By testing Orio on two computers, Norris and Hartono showed the software works on different architectures. Beyond that, an optimizer also must find good solutions that work with a specific architecture. “With Orio, the Intel machine gives different optimized code than you get on the Blue Gene/P,” Norris notes. “When you run Orio on different architectures, you are almost guaranteed to get different code because the memory hierarchies are different.”
In addition, Norris and her colleagues have used Orio to work on codes that simulate fusion reactors and particle accelerators. “The core of this is a set of loops that iterate and update the discretized electric and magnetic fields,” Norris says. “We create annotations for those sections and we have achieved some pretty good results with Orio.”
In creating new versions of code for annotated sections, though, one must ask: How do you know that the optimized code produces the same answer as the original code?
“That is a very critical question,” Gropp says. “Typically, when a developer optimizes code, it gets changed. The developer might compare the results of the original and ‘optimized’ code at that time, but then the code could get permanently changed, leaving nothing for future comparisons.”
That is, new code could replace previous code and the programmer would move ahead – assuming that the old and new code would produce the same answer under all circumstances.
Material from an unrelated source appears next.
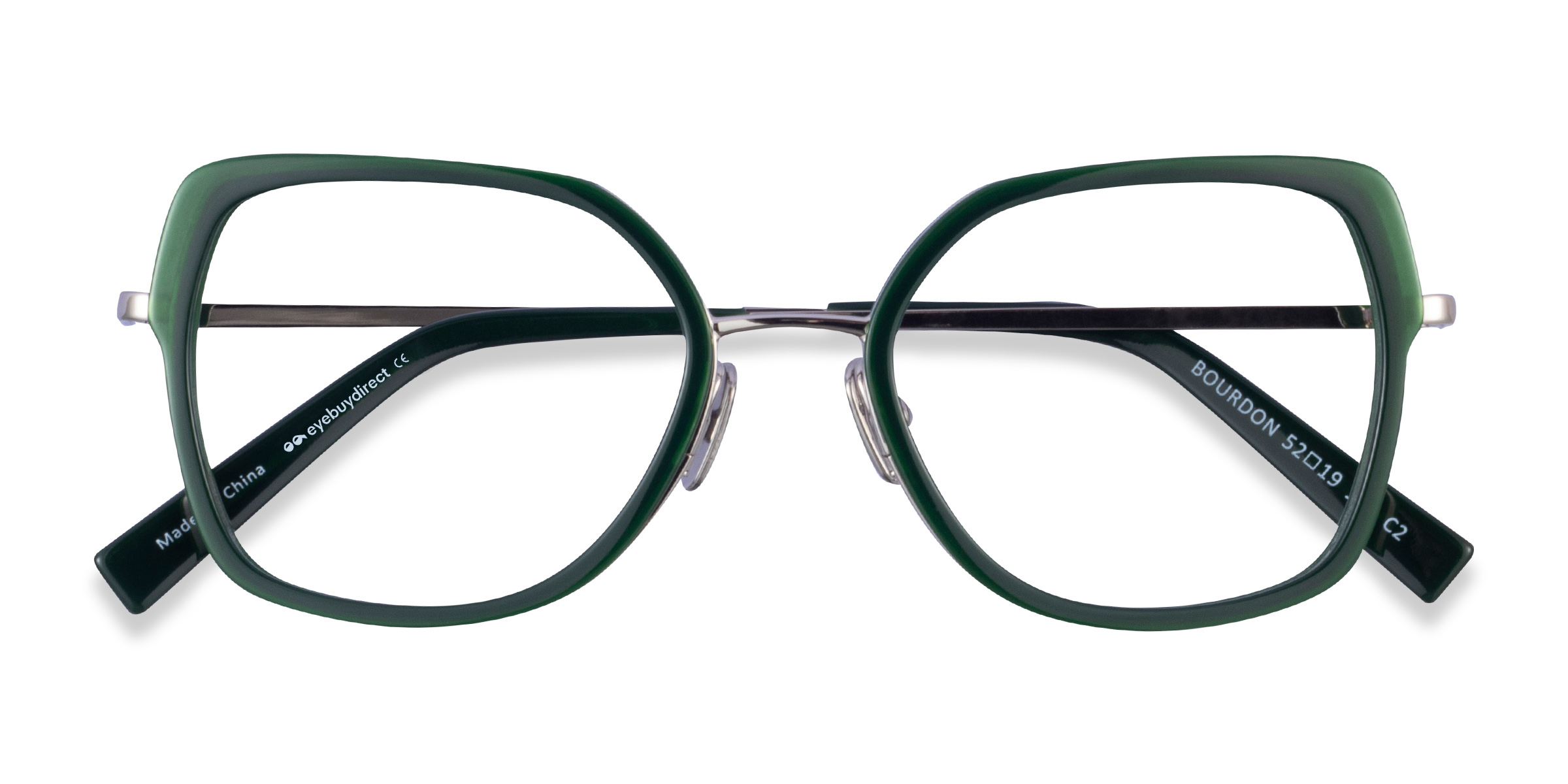 Green Silver Bourdon -  Acétate Lunettes de vue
“That new code, though, is probably more complicated,” Gropp says, “and the compiler could make a mistake dealing with it or the new code might be ‘buggy’ in a way that is not obvious until some specific feature is used.”
With Orio’s annotations approach, the program keeps the original, straightforward code for comparison. “Orio gives you the possibility to check this simpler, easier-to-understand code that you saved with the Orio-generated code and the compiler code generated by the Orio optimization,” Gropp says.
Norris plans to build on Orio’s capabilities.
For some computing challenges, programmers could use higher-level tools. For example, if a computation includes a string of matrix-vector operations – such as multiplying data in a matrix, or rows and columns, by a vector, or just a single column of data – “it is easier to express that in a higher language, like MATLAB,” says Norris. So she and her colleagues are working on a language that lets a user write in MATLAB,which gets converted to C or Fortran and then optimized with Orio.
Orio also makes it possible for other developers to add capabilities. “We designed it to be extensible,” she says. “It shouldn’t be too difficult for someone to write simple parsers to extend support to a different language. The annotations do not have to be in a fixed syntax, so you should be able to play around with different languages.”
Norris also has her own plans for adding more to Orio. It’s “a very new tool, with a long list of planned features and improvements,” she says “Some of the ongoing and future work includes making the empirical search more efficient.”
She goes on: “That is, when we test the performance of the generated code, we need to check many different inputs and other parameters, resulting in having to do a lot of runs. This process could be improved by using optimization methods that lead us to the best-performing version without requiring a huge number of test runs.”
No matter how Orio advances, Norris always wants to maintain its original purpose: Making computing more efficient. “While we want Orio to interoperate with other tools when they are available, we will always maintain a standalone, portable version that does not require a user to install a lot of complicated extra packages before they can use it.”
In that way, Orio will bring more-optimized code to more programmers.